Bishop: Malta witnessing ‘development of pluralist society’

Auxiliary Bishop Charles Scicluna: 'What preoccupies me is the dictatorship of moral relativism, where every idea is given the same weighting'

Auxiliary Bishop Charles Scicluna
Auxiliary Bishop Charles Scicluna
Bishop Charles Scicluna on Reporter [PBS] • civil unions and gay adoption

Auxiliary Bishop Charles Scicluna says Malta is becoming a “more pluralist society” since legislating for civil unions, gay adoptions and before that, divorce.

Speaking to Reporter, presented by MaltaToday managing editor Saviour Balzan, Scicluna said the  bishops’ rather muted statement on MPs legislating for civil union reflected a “cautious, respectful” position adopted by the Maltese Catholic archdiocese.

“I hope it stays this way. As protagonists of the way the church’s doctrine is preached, us bishops must be aware of the new generation. If we look back to Michael Gonzi, he was part of a clerical generation that was active in politics,” Scicluna said of the archbishop who locked horns with the Labour Party in the 1960s when he issued an interdiction of Labour executive committee members over fears of a communist influence on the party.

“This has changed since Independence, and I think it’s a good development: there is a distinction between political and religious leadership,” Scicluna said.

“But this doesn’t mean a total separation, because conscience should be informed not only by religious motivations, but by human reason. I think it is a development that us bishops are respecting the autonomy of Church and State.”

Scicluna previously said that Catholic MPs who support the civil unions legislation that gave same-sex couples the right to adopt, would be committing “a gravely immoral act”, in comments to the Italian episcopal conference’s newspaper Avvenire. He had said that Catholic lawmakers had the “moral duty” to vote against the bill.

After government MPs voted in favour of the bill earlier last week, while the Opposition abstained over its opposition to gay adoptions, the Maltese bishops called on the government to ensure that opposite-sex families are “strengthened”, in a statement issued two days after the introduction of civil unions for both same-sex and opposite-sex couples.

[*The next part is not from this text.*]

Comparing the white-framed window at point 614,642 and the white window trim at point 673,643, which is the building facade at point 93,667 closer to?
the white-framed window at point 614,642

“Although the Creator’s vision of marriage and sexuality is different from the one presented in this law, the Christian community is still duty-bound to show pastoral love towards each person, whoever they may be, and that the doors of the Church remain open to whoever sincerely seeks the Lord,” the church said.

Speaking to Reporter, Scicluna said that the Maltese had received no sort of guidelines from the Vatican over how to deal with the issue.

“But Pope Francis’s vision is clear,” Scicluna said. “One of the beautiful things he said in Evangelii Gaudium, is that the beauty of the gospel is the redemption the Lord gives us through His love for man, in the death and resurrection of His son. Something that struck me is his statement that we are not the ‘church of the sacristy’, but a church must be out there and enter in a dialogue, respectfully but also in a clear way, with the world of today.”

Scicluna, who spent a great part of his career working with former pontiff and cardinal Joseph Ratzinger in the Congregation for the Doctrine of the Faith, pointed out that Malta was no longer the insular, island society it was before.

“We have developed into a more pluralist society. What preoccupies me is the dictatorship of moral relativism, where every idea is given the same weighting… we all have different principles, but we must dialogue on a level where we can speak a language everyone can understand, that of human reason, dignity and the common good.”